Tras el empate con Unión Aconquija en el Martearena, el entrenador de Juventud Antoniana, Ricardo Aniceto Roldán, se refirió a las dudas sobre su continuidad, aquellas que encendió públicamente un alto dirigente y que habían comenzado a circular luego de la derrota lapidaria en el clásico con Gimnasia y Tiro y en la previa del encuentro revancha por Copa Argentina con Güemes de Santiago del Estero.
“El respaldo de los jugadores está siempre, ustedes me conocen y yo voy de frente. Inclusive, cuando terminó el partido, un jugador, de los grandes, me dijo: ‘Profe, estamos trabajando bien, ¿no nos va a abandonar?’. No, le respondí. Los dirigentes fueron bien claritos conmigo. Hay tres personas con las cuales yo arreglé y esas tres personas sé que me bancan a muerte”, expresó el entrenador, para luego referirse a la leve mejoría que experimentó el santo ante los dirigidos por Víctor Riggio. “Juventud va a crecer muchísimo y vamos a ganar más partidos por este camino. Noté una gran evolución, inclusive, hablando en el vestuario con los mayores. No mejoramos un 20, un 30 por ciento; mejoramos un 60 o 70 por ciento con respecto a los partidos anteriores y eso es bueno. Pero lógico, nos falta el triunfo para calmarnos nosotros: cuerpo técnico, jugadores. La ansiedad mata, tenemos una mochila y equivocamos el camino. El jugador de Juventud tiene que saber que hay una presión extra, la institución siempre apuesta a ser protagonista y el futbolista cuando viene a Juventud tiene que saber adónde vino”. En relación con las serias chances que tuvo Unión Aconquija y que complicaron a la defensa de Juventud, Roldán reconoció que “me preocuparon. Pero esa fue la única manera de ellos. Llegaban con rechazos largos, el 9 aguantaba, lo dejaban girar. Y a la más clara la tuvimos nosotros, aquella de Gorostegui, que definió mal y que pudo haber cambiado la historia”, se lamentó el técnico salteño.

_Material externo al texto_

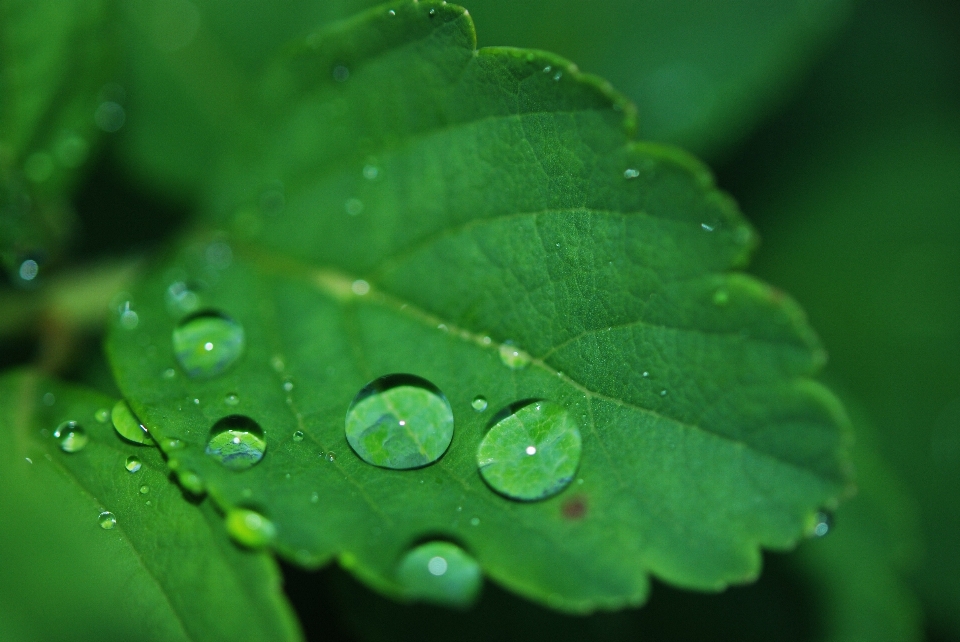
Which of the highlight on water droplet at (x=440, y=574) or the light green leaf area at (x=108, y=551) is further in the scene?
the highlight on water droplet at (x=440, y=574)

El hincha acá quiere triunfos

“Tenemos plena seguridad de que a esto lo vamos a revertir entre todos y le vamos a dar al técnico la confianza que necesita. Roldán sabe que al respaldo lo tiene. Dentro del campo de juego somos nosotros y tratamos de responderle”, expresó Ricky Gómez, para luego redondear: “Este club es grande, tenemos la obligación de ganar de local. Con entregar todo no alcanza, la gente quiere triunfos pero, sin dudas, lo sacaremos adelante”.

Fecha libre y una semana para pensar

Se viene una semana para equilibrar las cargas, para recuperar lesionados, pero también para renovar el “chip” en Juventud, que suma el preocupante saldo de una unidad lograda sobre seis en juego en la provincia, en un torneo en el que se le exige ascender. El antoniano quedará libre en la próxima fecha (la tercera) y recién volverá a jugar el 28 de febrero, cuando visite en Palpalá a Altos Hornos Zapla, el encumbrado líder de la zona D.